Re: RARA-AVIS: Still on early Ellroy

From: James Michael Rogers (jeddak5@cox.net)
Date: 12 Oct 2010

  • Next message: Ron Clinton: "RE: RARA-AVIS: Still on early Ellroy"

    I don't think the Hopkins books are all that different from the LA Quartet. The main difference seems to me that Ellroy replaced the half-crazed Hopkins with the wholly-crazed and even more compromised protagonists of the later books.. Other than that the books seem to share the same strengths (narrative drive, a really natural style, a very disturbing sensibility) and the same weaknesses (implausible plotting, ridiculous Grand Guignol violence, a sometimes cartoony and self-conscious darkness). Obviously, I like the Ellroy books but I can see how they could leave some folks cold.

    James

      ----- Original Message -----
      From: Patrick King
      To: rara-avis-l@yahoogroups.com
      Sent: Tuesday, October 12, 2010 10:42
      Subject: Re: RARA-AVIS: Still on early Ellroy

        
      Juri:

      BROWN'S REQUIEM is his first novel. As career kick-offs go, it's a field goal. It's too close to his real life, all the golf course stuff. But I didn't know that when I read it. The discovery of the corpses in the Mexican hovel is a great creepy moment. That seemed real to me. Not implausible at all, except to the extent that any crime of that sort is surreal. I think perhaps surreal is a better term for Ellroy's over-the-top elements rather than implausible. Agatha Christi is implausible. Ellroy is surreal. I know the implausible when I see it too, and I run into it less in Ellroy than in most other modern crime writers.

      Patrick King

      --- On Tue, 10/12/10, Juri Nummelin <juri.nummelin@pp.inet.fi> wrote:

      From: Juri Nummelin <juri.nummelin@pp.inet.fi>
      Subject: RARA-AVIS: Still on early Ellroy
      To: rara-avis-l@yahoogroups.com
      Date: Tuesday, October 12, 2010, 6:44 AM

       

      Patrick:

      I think BROWN'S REQUIEM is an okay book, but it's too deep in the clichés

      and stereotypes of the typical private eye novel, even though there are some

      moments in which Ellroy tries to go for something new. As for KILLER ON THE

      ROAD, I'm sorry to say I haven't read it.
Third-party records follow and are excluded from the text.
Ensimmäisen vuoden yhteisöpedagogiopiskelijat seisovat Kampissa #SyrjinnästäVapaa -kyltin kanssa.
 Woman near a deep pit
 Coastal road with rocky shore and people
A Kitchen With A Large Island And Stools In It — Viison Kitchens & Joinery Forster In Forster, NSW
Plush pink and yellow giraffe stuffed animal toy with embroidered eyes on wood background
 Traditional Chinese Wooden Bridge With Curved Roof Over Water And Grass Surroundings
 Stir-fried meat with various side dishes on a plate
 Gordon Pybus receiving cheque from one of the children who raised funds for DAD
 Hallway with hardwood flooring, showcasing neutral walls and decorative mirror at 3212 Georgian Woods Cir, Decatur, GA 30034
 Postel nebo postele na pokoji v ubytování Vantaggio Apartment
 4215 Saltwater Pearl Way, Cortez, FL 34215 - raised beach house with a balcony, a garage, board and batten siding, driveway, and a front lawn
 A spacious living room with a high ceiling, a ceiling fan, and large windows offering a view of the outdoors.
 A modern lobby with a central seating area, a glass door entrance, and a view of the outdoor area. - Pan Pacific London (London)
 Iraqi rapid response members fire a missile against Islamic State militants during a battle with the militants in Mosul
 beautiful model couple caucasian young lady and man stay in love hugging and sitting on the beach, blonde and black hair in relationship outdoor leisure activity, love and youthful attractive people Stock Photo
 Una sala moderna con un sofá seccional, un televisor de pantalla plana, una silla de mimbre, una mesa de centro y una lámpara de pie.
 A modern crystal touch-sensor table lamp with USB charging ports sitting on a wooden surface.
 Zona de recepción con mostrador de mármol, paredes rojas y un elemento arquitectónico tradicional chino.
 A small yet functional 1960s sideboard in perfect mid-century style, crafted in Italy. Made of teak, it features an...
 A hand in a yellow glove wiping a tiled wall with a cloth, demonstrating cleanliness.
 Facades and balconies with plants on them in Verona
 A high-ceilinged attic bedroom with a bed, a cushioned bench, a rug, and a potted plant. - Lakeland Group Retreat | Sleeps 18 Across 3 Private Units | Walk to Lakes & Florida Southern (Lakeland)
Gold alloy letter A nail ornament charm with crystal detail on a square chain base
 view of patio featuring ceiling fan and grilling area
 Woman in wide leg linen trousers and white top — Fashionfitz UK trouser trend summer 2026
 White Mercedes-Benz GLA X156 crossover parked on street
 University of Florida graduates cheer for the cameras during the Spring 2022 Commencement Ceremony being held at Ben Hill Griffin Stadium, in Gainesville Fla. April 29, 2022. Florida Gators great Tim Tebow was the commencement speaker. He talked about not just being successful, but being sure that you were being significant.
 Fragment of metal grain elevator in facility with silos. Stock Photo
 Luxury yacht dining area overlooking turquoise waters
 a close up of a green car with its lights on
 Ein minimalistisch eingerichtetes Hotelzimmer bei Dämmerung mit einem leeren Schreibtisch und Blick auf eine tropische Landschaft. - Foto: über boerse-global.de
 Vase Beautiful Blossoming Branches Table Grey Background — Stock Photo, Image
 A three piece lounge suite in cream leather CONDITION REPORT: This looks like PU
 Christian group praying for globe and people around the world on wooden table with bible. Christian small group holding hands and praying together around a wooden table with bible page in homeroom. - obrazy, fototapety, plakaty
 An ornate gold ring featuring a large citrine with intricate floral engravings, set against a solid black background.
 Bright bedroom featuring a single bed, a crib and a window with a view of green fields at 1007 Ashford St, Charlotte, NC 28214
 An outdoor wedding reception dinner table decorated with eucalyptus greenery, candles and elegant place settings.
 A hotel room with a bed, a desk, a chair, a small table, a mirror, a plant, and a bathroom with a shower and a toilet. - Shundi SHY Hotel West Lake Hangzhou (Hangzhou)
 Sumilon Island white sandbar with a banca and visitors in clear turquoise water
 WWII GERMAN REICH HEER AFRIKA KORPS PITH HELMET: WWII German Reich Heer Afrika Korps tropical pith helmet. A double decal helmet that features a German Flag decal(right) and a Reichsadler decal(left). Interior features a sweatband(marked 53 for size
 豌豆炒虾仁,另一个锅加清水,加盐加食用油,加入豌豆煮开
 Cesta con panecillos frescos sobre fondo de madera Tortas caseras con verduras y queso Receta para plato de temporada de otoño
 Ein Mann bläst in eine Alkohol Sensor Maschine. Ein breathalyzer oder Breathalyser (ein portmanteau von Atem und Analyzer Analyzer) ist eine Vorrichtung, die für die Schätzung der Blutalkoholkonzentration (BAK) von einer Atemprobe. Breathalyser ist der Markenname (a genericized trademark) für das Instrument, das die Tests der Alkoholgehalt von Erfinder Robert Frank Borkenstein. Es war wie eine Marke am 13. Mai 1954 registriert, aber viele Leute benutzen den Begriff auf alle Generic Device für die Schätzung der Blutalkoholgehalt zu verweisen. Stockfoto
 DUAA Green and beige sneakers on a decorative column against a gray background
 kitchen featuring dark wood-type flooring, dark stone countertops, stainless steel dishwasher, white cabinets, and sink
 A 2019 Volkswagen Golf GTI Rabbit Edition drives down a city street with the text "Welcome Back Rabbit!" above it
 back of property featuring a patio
      I was thinking mainly about the Lloyd Hopkins trilogy. Some of the books are

      better, but - the titles escape me and I can't bother to look them up -

      there's always the feeling Ellroy just wanted to go over the top. I don't

      the same feeling from the LA Quartet, even though the books are full with

      grizzly and grotesque stuff.

      I can't go into the discussion over implausibility in crime fiction. Suffice

      to say: I know it when I see one.